__SELECTED PASSAGE__.
+ + + + +
Personal Data (such as names, email addresses, phone number etc.) is handled by
businesses in their daily activities and as such compliance with data
protection laws and regulations is necessary. The importance of data protection
to the life and expansion of a business is discussed in the following points:
1.
Expansion
A common reason
for establishing a business is to make profit and also expand. The goal of
expanding to other countries may be seriously impeded by non-compliance with
data protection practices. For instance, the European Union has the EU GDPR
(European Union General Data Protection Regulation) which regulates data
protection practices in Europe. Businesses in other countries who do not have
adequate data protection practices are not allowed to process or use the
Personal Data of persons resident in and covered by the EU GDPR. This
ultimately means that businesses in Nigeria who are non-compliant with the NDPR
would be unable to extend their services to Europe and other regions which
require them to have data protection practices in place and as such, through
non-compliance, their expansion is hindered. In an attempt to address this
issue, the NDPR was introduced with objectives among which is to ensure that
Nigerian businesses remain competitive in international trade through the
safeguards afforded by a just and equitable legal regulatory framework on data
protection. NITDA has done its part in this regard, it is now up to the Nigerian
businesses themselves to comply with the provisions of the NDPR.
2.
+ + + + +
__DATA RECORDS__.
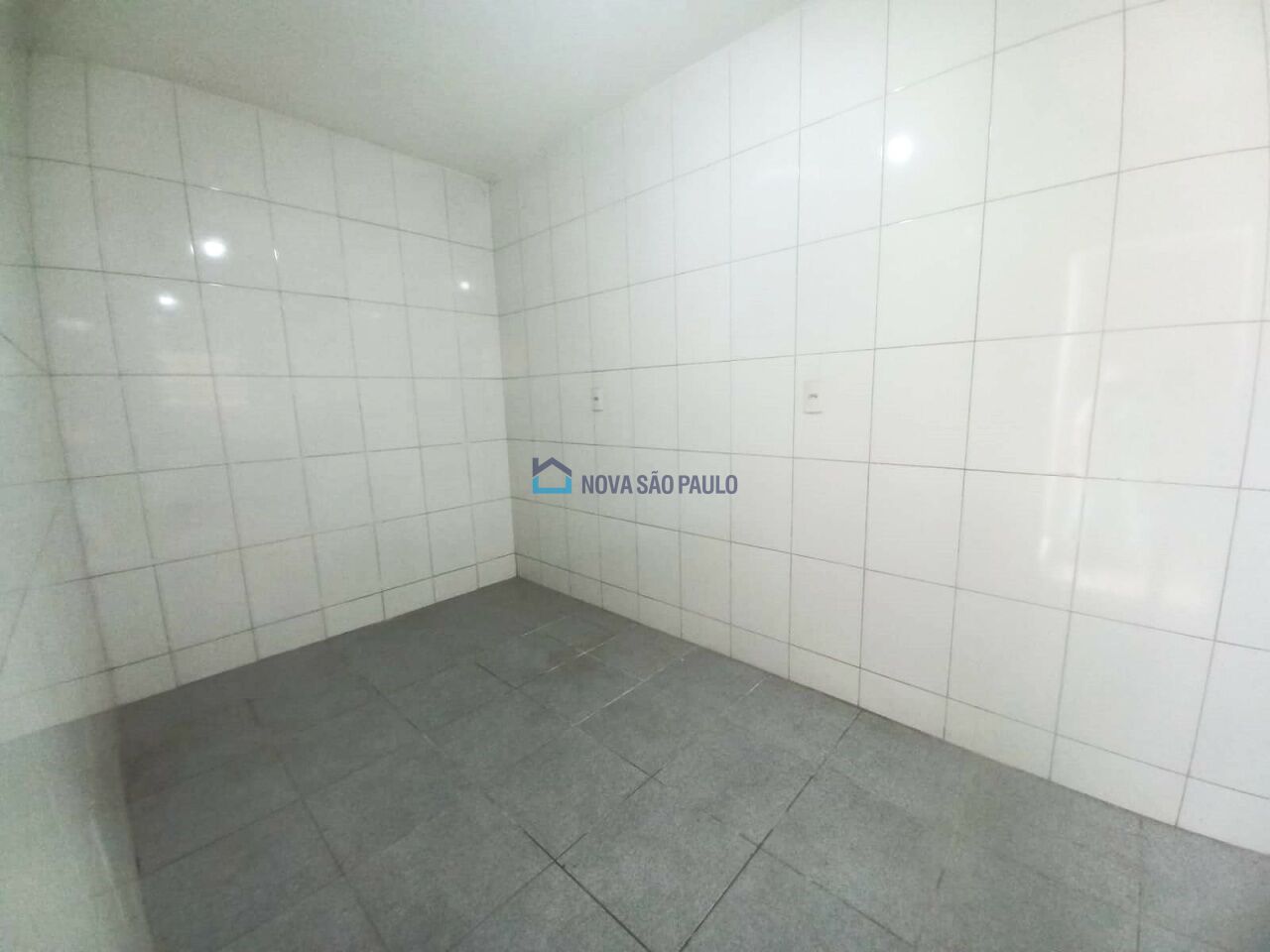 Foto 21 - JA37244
+ + + + +
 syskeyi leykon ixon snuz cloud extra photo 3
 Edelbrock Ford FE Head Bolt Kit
+ + + + +
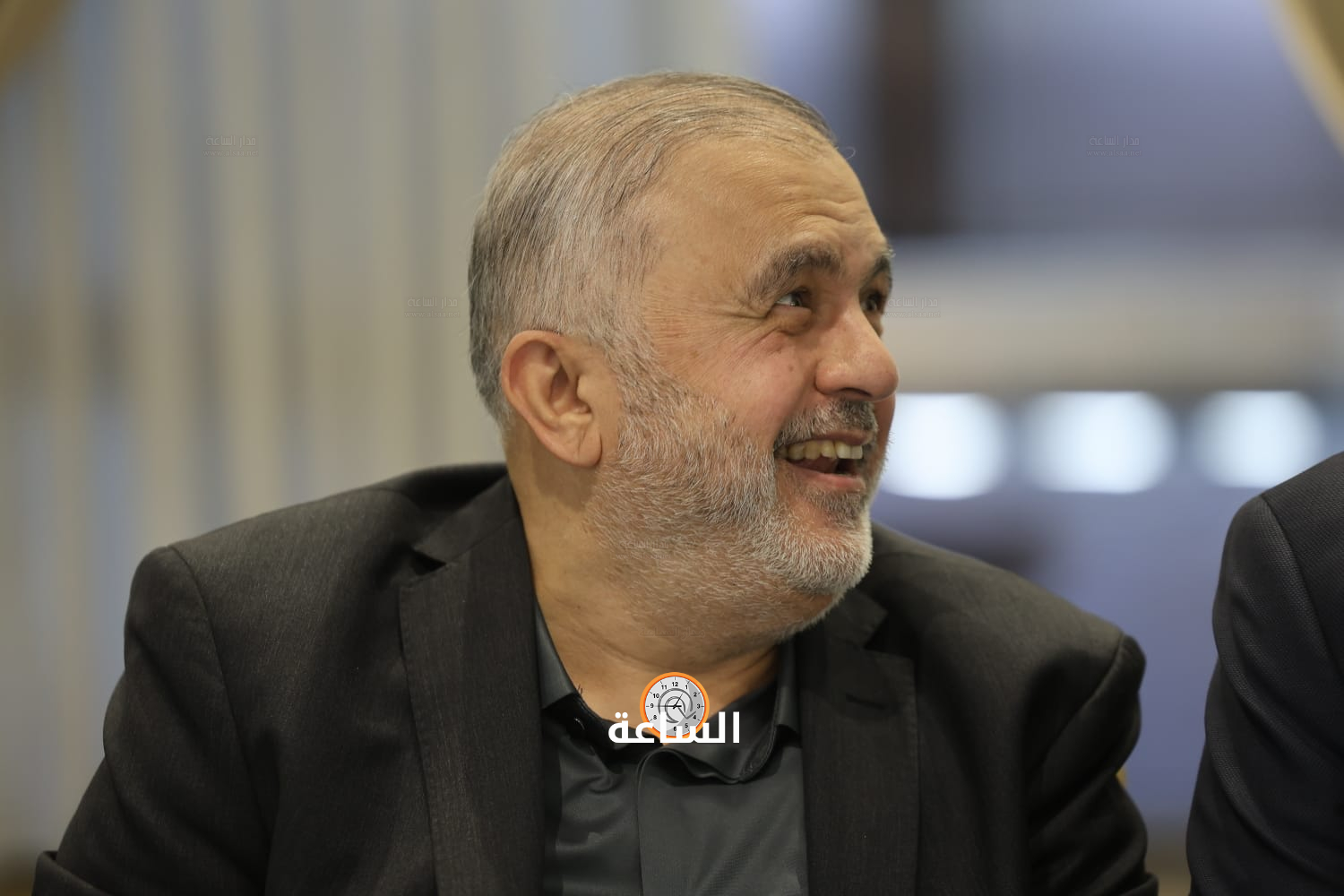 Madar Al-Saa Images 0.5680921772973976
+ + + + +
__INSTRUCTIONS FOR THE TASK__.
Carry on the passage about why data protection matters to businesses from the point where it stops. The lines have no role in this exercise.

__WRITTEN ANSWER__.
Penalties for
non-compliance:
This goes
without saying. Recently, a fintech company, Electronic Settlement Limited was
fined the sum of N5,000,000 (Five Million Naira) for Personal Data breaches
that occurred in its systems. The fine was issued after an investigative
process that involved an analysis of the company’s applications and websites, a
visit to the company’s office in Lagos, a review of its technical documents as
well as an interrogation of its officials.[2]
The NDPR provides sanctions when there
has been a breach of its provisions which includes either the greater of 1% of
a company’s preceding year’s annual gross revenue or 2 million Naira for businesses
with less than 10,000 (ten thousand) Data Subjects and the greater of 2% of its
preceding year’s annual gross revenue or 5 million Naira for businesses with
more than 10,000 (ten thousand) Data Subjects. For businesses who are
continually non-compliant with the Regulation’s requirements – for instance
non-filing of the Annual Data Protection Audit Report for each year, continuous
sanctions by the regulatory authority based on the statutory sanctions above
will have severe consequences on the finances of the business. The regulatory
body is also empowered to issue other administrative orders such as suspension
of service, ordering representatives of companies to appear before the
administrative panel, issuing a public notice to warn the public to desist from
patronizing or doing business with the affected party and also refer the matter
to appropriate professional bodies for possible sanction of its members
involved in the breach. Overtime, the result of these continued sanctions would
negatively impact the finances of a business as well as its ability to
effectively and efficiently offer its services.
3.
Criminal
Prosecution
NITDA also has the
power to institute proceedings and prosecute parties that are in breach of the
NDPR. The NDPR Implementation Framework provides that where NITDA has
determined that a party is in breach of the NDPR, especially where such breach
affects national security, sovereignty and cohesion, it may seek to prosecute
officers of the organization. The Agency is allowed to obtain a fiat from the Honourable
Attorney General of the Federation which would allow it to institute the
criminal proceedings or may file a petition with any authority in Nigeria
including the Economic and Financial Crimes Commission (EFCC), Nigerian Police
Force, Independent Corrupt Practices (and other related offences) Commission
(ICPC), et.al.
4.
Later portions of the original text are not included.